___ DOKUMEN SUMBER

Ferry F Hoesain mendedikasikan hidupnya pada kegiatan konservasi anggrek alam dari hutan Pegunungan Meratus di Kalimantan Selatan. Ia ingin anggrek Meratus tetap lestari di tengah ancaman deforestasi.
Oleh
JUMARTO YULIANUS
·5 menit baca
Kecintaan Ferry F Hoesain (60) pada tanaman anggrek sejak anak-anak tak pernah pudar. Cinta itulah yang mendorongnya untuk mendedikasikan hidup pada kegiatan konservasi anggrek alam dari hutan Pegunungan Meratus di Kalimantan Selatan sampai sekarang. Ia ingin anggrek Meratus tetap lestari di tengah ancaman deforestasi.
Berbagai macam spesies anggrek alam dari hutan Pegunungan Meratus kini dapat dijumpai di pekarangan rumah Ferry di Banjarmasin. Tanaman anggrek tumbuh dengan baik dan berbunga cantik di pepohonan ataupun di bawah tegakan pohon. Pekarangan penuh dengan anggrek itu dinamainya Taman Puri Anggrek.
”Sudah lama saya suka anggrek. Bahkan, sejak tahun 1970-an. Waktu itu, masih anak-anak, sekitar usia 10 tahun,” ujarnya saat ditemui di Banjarmasin pada Sabtu (19/11/2022).

______
___ DAFTAR DATA

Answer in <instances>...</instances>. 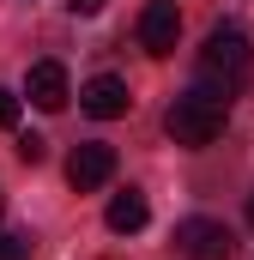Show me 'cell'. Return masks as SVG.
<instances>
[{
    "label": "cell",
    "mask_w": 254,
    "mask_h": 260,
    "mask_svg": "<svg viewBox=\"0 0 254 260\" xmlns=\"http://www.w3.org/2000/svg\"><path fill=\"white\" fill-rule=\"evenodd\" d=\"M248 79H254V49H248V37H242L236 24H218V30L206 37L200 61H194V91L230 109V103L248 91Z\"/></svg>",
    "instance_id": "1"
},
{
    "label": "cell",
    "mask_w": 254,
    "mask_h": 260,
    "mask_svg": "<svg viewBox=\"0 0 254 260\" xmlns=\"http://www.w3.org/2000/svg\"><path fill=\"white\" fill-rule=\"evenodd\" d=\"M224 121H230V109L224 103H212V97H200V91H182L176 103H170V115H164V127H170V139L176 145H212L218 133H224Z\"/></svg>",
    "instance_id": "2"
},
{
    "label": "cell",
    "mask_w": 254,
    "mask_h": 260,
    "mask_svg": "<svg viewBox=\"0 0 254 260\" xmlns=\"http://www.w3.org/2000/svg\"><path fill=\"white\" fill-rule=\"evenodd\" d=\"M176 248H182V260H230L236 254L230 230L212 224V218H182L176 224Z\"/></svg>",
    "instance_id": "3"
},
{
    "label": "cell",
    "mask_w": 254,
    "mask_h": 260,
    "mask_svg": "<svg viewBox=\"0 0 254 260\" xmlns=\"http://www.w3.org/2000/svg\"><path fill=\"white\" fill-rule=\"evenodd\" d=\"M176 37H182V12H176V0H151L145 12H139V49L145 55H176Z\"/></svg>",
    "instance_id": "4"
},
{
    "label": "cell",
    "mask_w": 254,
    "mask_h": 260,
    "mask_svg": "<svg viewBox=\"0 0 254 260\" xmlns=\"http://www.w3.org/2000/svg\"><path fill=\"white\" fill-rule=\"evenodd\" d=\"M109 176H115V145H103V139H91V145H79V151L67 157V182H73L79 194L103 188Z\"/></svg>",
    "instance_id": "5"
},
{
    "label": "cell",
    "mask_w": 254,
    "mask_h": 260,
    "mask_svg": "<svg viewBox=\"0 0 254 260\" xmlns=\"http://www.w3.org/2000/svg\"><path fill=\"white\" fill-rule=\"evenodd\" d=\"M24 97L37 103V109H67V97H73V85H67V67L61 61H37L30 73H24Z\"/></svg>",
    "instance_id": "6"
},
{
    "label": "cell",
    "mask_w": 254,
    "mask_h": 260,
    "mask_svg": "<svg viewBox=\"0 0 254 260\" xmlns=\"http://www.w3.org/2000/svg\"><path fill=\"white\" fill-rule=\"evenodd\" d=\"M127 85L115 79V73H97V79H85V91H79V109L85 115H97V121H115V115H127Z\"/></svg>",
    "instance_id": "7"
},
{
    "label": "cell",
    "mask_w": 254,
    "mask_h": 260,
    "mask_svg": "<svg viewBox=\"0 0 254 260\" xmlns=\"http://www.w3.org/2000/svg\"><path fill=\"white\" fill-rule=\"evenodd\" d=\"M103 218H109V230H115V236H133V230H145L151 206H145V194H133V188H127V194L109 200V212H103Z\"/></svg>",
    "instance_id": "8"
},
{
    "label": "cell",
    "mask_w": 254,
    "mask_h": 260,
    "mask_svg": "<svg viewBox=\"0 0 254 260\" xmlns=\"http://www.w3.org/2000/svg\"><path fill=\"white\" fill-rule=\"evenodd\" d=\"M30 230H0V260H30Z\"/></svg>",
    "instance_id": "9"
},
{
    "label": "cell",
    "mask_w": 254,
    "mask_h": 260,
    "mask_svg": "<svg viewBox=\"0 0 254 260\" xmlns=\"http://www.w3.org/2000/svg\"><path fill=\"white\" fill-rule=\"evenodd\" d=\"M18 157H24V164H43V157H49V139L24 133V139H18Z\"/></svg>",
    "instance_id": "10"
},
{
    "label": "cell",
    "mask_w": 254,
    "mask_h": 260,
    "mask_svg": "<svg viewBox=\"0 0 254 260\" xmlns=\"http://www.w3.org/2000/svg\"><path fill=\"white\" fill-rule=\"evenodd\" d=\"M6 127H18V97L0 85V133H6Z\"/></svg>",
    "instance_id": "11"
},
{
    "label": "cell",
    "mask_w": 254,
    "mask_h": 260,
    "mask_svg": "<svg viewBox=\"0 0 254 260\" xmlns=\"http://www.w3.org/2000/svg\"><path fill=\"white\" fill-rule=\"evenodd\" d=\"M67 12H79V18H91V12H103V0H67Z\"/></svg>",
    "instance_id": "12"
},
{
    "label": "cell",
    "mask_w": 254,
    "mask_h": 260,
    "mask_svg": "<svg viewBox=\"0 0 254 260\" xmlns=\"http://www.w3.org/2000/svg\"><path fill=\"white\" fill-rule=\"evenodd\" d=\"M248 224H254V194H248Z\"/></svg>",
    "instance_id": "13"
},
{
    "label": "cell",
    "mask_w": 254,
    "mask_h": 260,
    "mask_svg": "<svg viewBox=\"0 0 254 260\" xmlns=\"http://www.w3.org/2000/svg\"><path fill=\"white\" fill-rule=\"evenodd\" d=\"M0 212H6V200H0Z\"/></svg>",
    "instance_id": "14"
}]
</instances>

______

» **SOAL LATIHAN 1**:
Jawablah pertanyaan berikut berdasarkan artikel tentang anggrek Meratus.
(a) Dari pegunungan mana anggrek alam yang dilestarikan Ferry berasal, dan di provinsi mana pegunungan itu berada?
(b) Apa nama yang diberikan Ferry untuk pekarangan rumahnya yang penuh anggrek?
(c) Pada usia berapa Ferry mulai menyukai anggrek menurut ucapannya?
» **SOAL LATIHAN 2**: Perpanjang artikel tentang anggrek Meratus dengan melanjutkannya setelah kalimat terakhir yang ada.
Data tersebut tidak berperan apa pun dalam tugas ini.

» **JAWABAN LATIHAN 1**:
(a) Pegunungan Meratus di Kalimantan Selatan.
(b) Taman Puri Anggrek.
(c) Sekitar usia 10 tahun.

» **JAWABAN LATIHAN 2**:
Di masa kecilnya, Ferry menemukan banyak tanaman anggrek, yang kemudian diketahuinya adalah jenis anggrek merpati (Dendrobium crumenatum), di sekitar rumahnya di Banjarmasin. Karena suka dengan tanaman tersebut, ia pun kerap mengambil anggrek merpati untuk ditanam kembali di pekarangan rumah/
Setelah memiliki beberapa koleksi tanaman anggrek merpati, Ferry kecil kemudian mendapat tambahan koleksi anggrek bulan (Phalaenopsis amabilis). Koleksi pertama anggrek bulan itu merupakan pemberiaan omnya, yang diperoleh dari hutan Pegunungan Meratus. ”Om tahu kalau saya suka anggrek, makanya beliau sampai membawakan anggrek hutan buat saya,” kenangnya.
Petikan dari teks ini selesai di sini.